At the full chip level, we need to consider billions of transistors and tens of millions of interconnects, and even fast field solvers cannot offer a practical turnaround time. The solution is to use advanced heuristics, using field solvers for complex structures and table-based extraction methods for general geometries. This approach is feasible because the electric field model in the wiring grid is similar to that seen at previous process nodes. In the best case, the extraction model used by designers will not change, because the extraction tool will automatically move between field solvers and table methods.

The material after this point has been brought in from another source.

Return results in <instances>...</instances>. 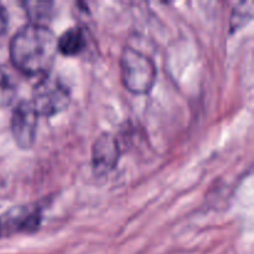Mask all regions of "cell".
<instances>
[{"instance_id": "1", "label": "cell", "mask_w": 254, "mask_h": 254, "mask_svg": "<svg viewBox=\"0 0 254 254\" xmlns=\"http://www.w3.org/2000/svg\"><path fill=\"white\" fill-rule=\"evenodd\" d=\"M57 55V37L46 25L22 26L10 41V59L20 72L29 76L46 74Z\"/></svg>"}, {"instance_id": "5", "label": "cell", "mask_w": 254, "mask_h": 254, "mask_svg": "<svg viewBox=\"0 0 254 254\" xmlns=\"http://www.w3.org/2000/svg\"><path fill=\"white\" fill-rule=\"evenodd\" d=\"M119 156V144L112 134L103 133L96 139L92 148V164L98 175H104L113 170L118 164Z\"/></svg>"}, {"instance_id": "3", "label": "cell", "mask_w": 254, "mask_h": 254, "mask_svg": "<svg viewBox=\"0 0 254 254\" xmlns=\"http://www.w3.org/2000/svg\"><path fill=\"white\" fill-rule=\"evenodd\" d=\"M30 102L39 116L51 117L67 109L71 103V93L60 79L46 76L34 87Z\"/></svg>"}, {"instance_id": "11", "label": "cell", "mask_w": 254, "mask_h": 254, "mask_svg": "<svg viewBox=\"0 0 254 254\" xmlns=\"http://www.w3.org/2000/svg\"><path fill=\"white\" fill-rule=\"evenodd\" d=\"M2 233H1V220H0V236H1Z\"/></svg>"}, {"instance_id": "7", "label": "cell", "mask_w": 254, "mask_h": 254, "mask_svg": "<svg viewBox=\"0 0 254 254\" xmlns=\"http://www.w3.org/2000/svg\"><path fill=\"white\" fill-rule=\"evenodd\" d=\"M25 11L27 12L29 17L31 19V24L45 25L44 21L49 19L51 15V2L45 1H27L24 2Z\"/></svg>"}, {"instance_id": "8", "label": "cell", "mask_w": 254, "mask_h": 254, "mask_svg": "<svg viewBox=\"0 0 254 254\" xmlns=\"http://www.w3.org/2000/svg\"><path fill=\"white\" fill-rule=\"evenodd\" d=\"M16 87L11 77L5 71L0 69V106H7L14 99Z\"/></svg>"}, {"instance_id": "10", "label": "cell", "mask_w": 254, "mask_h": 254, "mask_svg": "<svg viewBox=\"0 0 254 254\" xmlns=\"http://www.w3.org/2000/svg\"><path fill=\"white\" fill-rule=\"evenodd\" d=\"M7 27V12L4 5L0 4V35L4 34Z\"/></svg>"}, {"instance_id": "9", "label": "cell", "mask_w": 254, "mask_h": 254, "mask_svg": "<svg viewBox=\"0 0 254 254\" xmlns=\"http://www.w3.org/2000/svg\"><path fill=\"white\" fill-rule=\"evenodd\" d=\"M246 4L247 2H242L241 4V9L240 7H236L233 9V15L232 19H231V24H232V29H237V27L242 26L245 24V20H250L252 17V7L246 10Z\"/></svg>"}, {"instance_id": "2", "label": "cell", "mask_w": 254, "mask_h": 254, "mask_svg": "<svg viewBox=\"0 0 254 254\" xmlns=\"http://www.w3.org/2000/svg\"><path fill=\"white\" fill-rule=\"evenodd\" d=\"M121 74L123 84L129 92L145 94L155 83L156 67L143 52L126 47L121 57Z\"/></svg>"}, {"instance_id": "4", "label": "cell", "mask_w": 254, "mask_h": 254, "mask_svg": "<svg viewBox=\"0 0 254 254\" xmlns=\"http://www.w3.org/2000/svg\"><path fill=\"white\" fill-rule=\"evenodd\" d=\"M39 114L30 101H21L16 104L11 114V133L17 145L30 149L36 139Z\"/></svg>"}, {"instance_id": "6", "label": "cell", "mask_w": 254, "mask_h": 254, "mask_svg": "<svg viewBox=\"0 0 254 254\" xmlns=\"http://www.w3.org/2000/svg\"><path fill=\"white\" fill-rule=\"evenodd\" d=\"M86 40L79 27H71L57 39V51L66 56H74L84 49Z\"/></svg>"}]
</instances>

As double and triple masks play an increasingly important role in manufacturing starting at the 20nm node, we are experiencing a leap in the number of interconnect corners. At 28nm, 5 interconnect corners were possible, however, for 16nm, we expect to need 11-15 corners. Advanced multi-corner analysis programs enable more efficient calculations, reducing the amount of additional calculations required for each additional corner. In addition, we can process the corners in parallel so that each additional corner only increases the overall turnaround time by 10%. This means that 15 corners only require 2.5 times the run time of a single corner.
Testing Challenges
Test and failure analysis are particularly important because the critical dimensions of FinFETs are, for the first time, much smaller than the underlying node dimensions. This makes the challenges of increasing defect levels and increasing yield increasingly concerning. Cell-Aware test methods are particularly well suited to address these issues because they can target defects at the transistor level. In contrast, traditional scan test patterns can only identify defects in the interconnects between cells. The cell-aware analysis process establishes a fault model based on the simulated behavior of defects within the cell layout. The result is the production of higher quality graphics vectors. When cell-aware methods are used to automatically generate test graphics vectors (ATPG), silicon verification results show that significantly more additional defects are detected from technology nodes from 350 nanometers to FinFET levels, beyond fixed modes and transition modes.

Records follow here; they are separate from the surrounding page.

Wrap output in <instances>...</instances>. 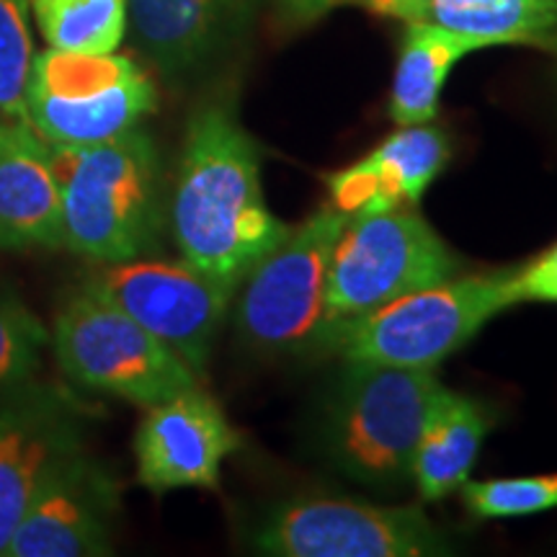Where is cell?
I'll list each match as a JSON object with an SVG mask.
<instances>
[{
    "label": "cell",
    "mask_w": 557,
    "mask_h": 557,
    "mask_svg": "<svg viewBox=\"0 0 557 557\" xmlns=\"http://www.w3.org/2000/svg\"><path fill=\"white\" fill-rule=\"evenodd\" d=\"M120 485L86 449L67 457L34 496L5 557L111 555Z\"/></svg>",
    "instance_id": "cell-12"
},
{
    "label": "cell",
    "mask_w": 557,
    "mask_h": 557,
    "mask_svg": "<svg viewBox=\"0 0 557 557\" xmlns=\"http://www.w3.org/2000/svg\"><path fill=\"white\" fill-rule=\"evenodd\" d=\"M267 205L261 150L240 124L233 96L191 111L171 197V233L181 261L238 292L267 250L289 233Z\"/></svg>",
    "instance_id": "cell-1"
},
{
    "label": "cell",
    "mask_w": 557,
    "mask_h": 557,
    "mask_svg": "<svg viewBox=\"0 0 557 557\" xmlns=\"http://www.w3.org/2000/svg\"><path fill=\"white\" fill-rule=\"evenodd\" d=\"M50 346V331L18 297L0 289V393L34 380Z\"/></svg>",
    "instance_id": "cell-21"
},
{
    "label": "cell",
    "mask_w": 557,
    "mask_h": 557,
    "mask_svg": "<svg viewBox=\"0 0 557 557\" xmlns=\"http://www.w3.org/2000/svg\"><path fill=\"white\" fill-rule=\"evenodd\" d=\"M513 299L519 302L557 305V243L534 256L532 261L513 267Z\"/></svg>",
    "instance_id": "cell-24"
},
{
    "label": "cell",
    "mask_w": 557,
    "mask_h": 557,
    "mask_svg": "<svg viewBox=\"0 0 557 557\" xmlns=\"http://www.w3.org/2000/svg\"><path fill=\"white\" fill-rule=\"evenodd\" d=\"M380 18L431 24L483 41L557 50V0H344Z\"/></svg>",
    "instance_id": "cell-17"
},
{
    "label": "cell",
    "mask_w": 557,
    "mask_h": 557,
    "mask_svg": "<svg viewBox=\"0 0 557 557\" xmlns=\"http://www.w3.org/2000/svg\"><path fill=\"white\" fill-rule=\"evenodd\" d=\"M511 274L513 269L457 274L447 282L406 292L338 325L331 354L344 361L436 369L498 312L517 305Z\"/></svg>",
    "instance_id": "cell-4"
},
{
    "label": "cell",
    "mask_w": 557,
    "mask_h": 557,
    "mask_svg": "<svg viewBox=\"0 0 557 557\" xmlns=\"http://www.w3.org/2000/svg\"><path fill=\"white\" fill-rule=\"evenodd\" d=\"M478 50L487 47L465 34L431 24H406L389 90V120L398 127L434 122L451 67Z\"/></svg>",
    "instance_id": "cell-19"
},
{
    "label": "cell",
    "mask_w": 557,
    "mask_h": 557,
    "mask_svg": "<svg viewBox=\"0 0 557 557\" xmlns=\"http://www.w3.org/2000/svg\"><path fill=\"white\" fill-rule=\"evenodd\" d=\"M459 269L455 250L413 209L354 214L331 253L329 315L338 331L406 292L447 282Z\"/></svg>",
    "instance_id": "cell-7"
},
{
    "label": "cell",
    "mask_w": 557,
    "mask_h": 557,
    "mask_svg": "<svg viewBox=\"0 0 557 557\" xmlns=\"http://www.w3.org/2000/svg\"><path fill=\"white\" fill-rule=\"evenodd\" d=\"M52 50L107 54L127 37V0H29Z\"/></svg>",
    "instance_id": "cell-20"
},
{
    "label": "cell",
    "mask_w": 557,
    "mask_h": 557,
    "mask_svg": "<svg viewBox=\"0 0 557 557\" xmlns=\"http://www.w3.org/2000/svg\"><path fill=\"white\" fill-rule=\"evenodd\" d=\"M348 214L331 205L267 250L240 282L238 323L250 346L274 354H320L333 344L329 315V267Z\"/></svg>",
    "instance_id": "cell-5"
},
{
    "label": "cell",
    "mask_w": 557,
    "mask_h": 557,
    "mask_svg": "<svg viewBox=\"0 0 557 557\" xmlns=\"http://www.w3.org/2000/svg\"><path fill=\"white\" fill-rule=\"evenodd\" d=\"M253 549L274 557H431L455 553L416 506L346 496H295L256 524Z\"/></svg>",
    "instance_id": "cell-9"
},
{
    "label": "cell",
    "mask_w": 557,
    "mask_h": 557,
    "mask_svg": "<svg viewBox=\"0 0 557 557\" xmlns=\"http://www.w3.org/2000/svg\"><path fill=\"white\" fill-rule=\"evenodd\" d=\"M465 506L478 519H517L557 508L555 475L468 480L462 487Z\"/></svg>",
    "instance_id": "cell-22"
},
{
    "label": "cell",
    "mask_w": 557,
    "mask_h": 557,
    "mask_svg": "<svg viewBox=\"0 0 557 557\" xmlns=\"http://www.w3.org/2000/svg\"><path fill=\"white\" fill-rule=\"evenodd\" d=\"M50 346L75 385L143 408L199 387V374L176 351L88 284L60 305Z\"/></svg>",
    "instance_id": "cell-6"
},
{
    "label": "cell",
    "mask_w": 557,
    "mask_h": 557,
    "mask_svg": "<svg viewBox=\"0 0 557 557\" xmlns=\"http://www.w3.org/2000/svg\"><path fill=\"white\" fill-rule=\"evenodd\" d=\"M52 148L26 120H0V248H60Z\"/></svg>",
    "instance_id": "cell-16"
},
{
    "label": "cell",
    "mask_w": 557,
    "mask_h": 557,
    "mask_svg": "<svg viewBox=\"0 0 557 557\" xmlns=\"http://www.w3.org/2000/svg\"><path fill=\"white\" fill-rule=\"evenodd\" d=\"M261 0H127V32L160 73L199 70L238 41Z\"/></svg>",
    "instance_id": "cell-14"
},
{
    "label": "cell",
    "mask_w": 557,
    "mask_h": 557,
    "mask_svg": "<svg viewBox=\"0 0 557 557\" xmlns=\"http://www.w3.org/2000/svg\"><path fill=\"white\" fill-rule=\"evenodd\" d=\"M29 13V0H0V120H26L34 62Z\"/></svg>",
    "instance_id": "cell-23"
},
{
    "label": "cell",
    "mask_w": 557,
    "mask_h": 557,
    "mask_svg": "<svg viewBox=\"0 0 557 557\" xmlns=\"http://www.w3.org/2000/svg\"><path fill=\"white\" fill-rule=\"evenodd\" d=\"M449 156V137L431 122L398 127L357 163L333 173L331 207L354 218L418 205Z\"/></svg>",
    "instance_id": "cell-15"
},
{
    "label": "cell",
    "mask_w": 557,
    "mask_h": 557,
    "mask_svg": "<svg viewBox=\"0 0 557 557\" xmlns=\"http://www.w3.org/2000/svg\"><path fill=\"white\" fill-rule=\"evenodd\" d=\"M496 416L478 398L442 387L418 442L410 483L423 500H442L470 480Z\"/></svg>",
    "instance_id": "cell-18"
},
{
    "label": "cell",
    "mask_w": 557,
    "mask_h": 557,
    "mask_svg": "<svg viewBox=\"0 0 557 557\" xmlns=\"http://www.w3.org/2000/svg\"><path fill=\"white\" fill-rule=\"evenodd\" d=\"M158 109L156 83L127 54L45 50L26 83V120L52 145H96Z\"/></svg>",
    "instance_id": "cell-8"
},
{
    "label": "cell",
    "mask_w": 557,
    "mask_h": 557,
    "mask_svg": "<svg viewBox=\"0 0 557 557\" xmlns=\"http://www.w3.org/2000/svg\"><path fill=\"white\" fill-rule=\"evenodd\" d=\"M62 246L94 263L148 256L163 225L160 152L132 127L96 145H52Z\"/></svg>",
    "instance_id": "cell-2"
},
{
    "label": "cell",
    "mask_w": 557,
    "mask_h": 557,
    "mask_svg": "<svg viewBox=\"0 0 557 557\" xmlns=\"http://www.w3.org/2000/svg\"><path fill=\"white\" fill-rule=\"evenodd\" d=\"M83 284L109 297L197 374L205 372L214 338L235 299V289L186 261H150L145 256L99 263Z\"/></svg>",
    "instance_id": "cell-10"
},
{
    "label": "cell",
    "mask_w": 557,
    "mask_h": 557,
    "mask_svg": "<svg viewBox=\"0 0 557 557\" xmlns=\"http://www.w3.org/2000/svg\"><path fill=\"white\" fill-rule=\"evenodd\" d=\"M240 449V434L201 387L145 410L135 434L139 485L152 493L218 487L222 462Z\"/></svg>",
    "instance_id": "cell-13"
},
{
    "label": "cell",
    "mask_w": 557,
    "mask_h": 557,
    "mask_svg": "<svg viewBox=\"0 0 557 557\" xmlns=\"http://www.w3.org/2000/svg\"><path fill=\"white\" fill-rule=\"evenodd\" d=\"M83 449V416L58 387L0 393V557L47 478Z\"/></svg>",
    "instance_id": "cell-11"
},
{
    "label": "cell",
    "mask_w": 557,
    "mask_h": 557,
    "mask_svg": "<svg viewBox=\"0 0 557 557\" xmlns=\"http://www.w3.org/2000/svg\"><path fill=\"white\" fill-rule=\"evenodd\" d=\"M442 387L436 369L346 361L323 423L331 462L382 491L410 483L418 442Z\"/></svg>",
    "instance_id": "cell-3"
},
{
    "label": "cell",
    "mask_w": 557,
    "mask_h": 557,
    "mask_svg": "<svg viewBox=\"0 0 557 557\" xmlns=\"http://www.w3.org/2000/svg\"><path fill=\"white\" fill-rule=\"evenodd\" d=\"M341 3L344 0H278V13L292 29H302V26L315 24Z\"/></svg>",
    "instance_id": "cell-25"
}]
</instances>
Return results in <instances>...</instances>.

Consider a multi-fin field-effect transistor with three fins. Recent research suggests that such transistors should account for two defect types: leakage defects that cause partial or full breakdown of the transistor, and drive strength defects that cause the transistor to be partially or completely shut down.
Figure 1: Testing for leakage defects in FinFETs
Leakage defects can be analyzed by placing resistors across the gates (from drain to source) of each transistor's 3 fins, as shown in Figure 1. During the cell identification analysis, analog simulations are performed on all resistors with different resistor values for all FinFETs in a given cell library. Defects are modeled by the transistor's response delay at a certain gate threshold. Drive strength defects can be analyzed by placing resistors between the drain and each gate and between the source and the gate. As for leakage testing, analog simulations are performed by varying the resistance value of each resistor. The difference in response time for each fin is used to determine if defect modeling is required. Other FinFET defect types can be handled in a similar way.
FinFETs do present some new challenges, but EDA tool vendors and foundries are doing their best to integrate solutions with minimal impact on the IC design process.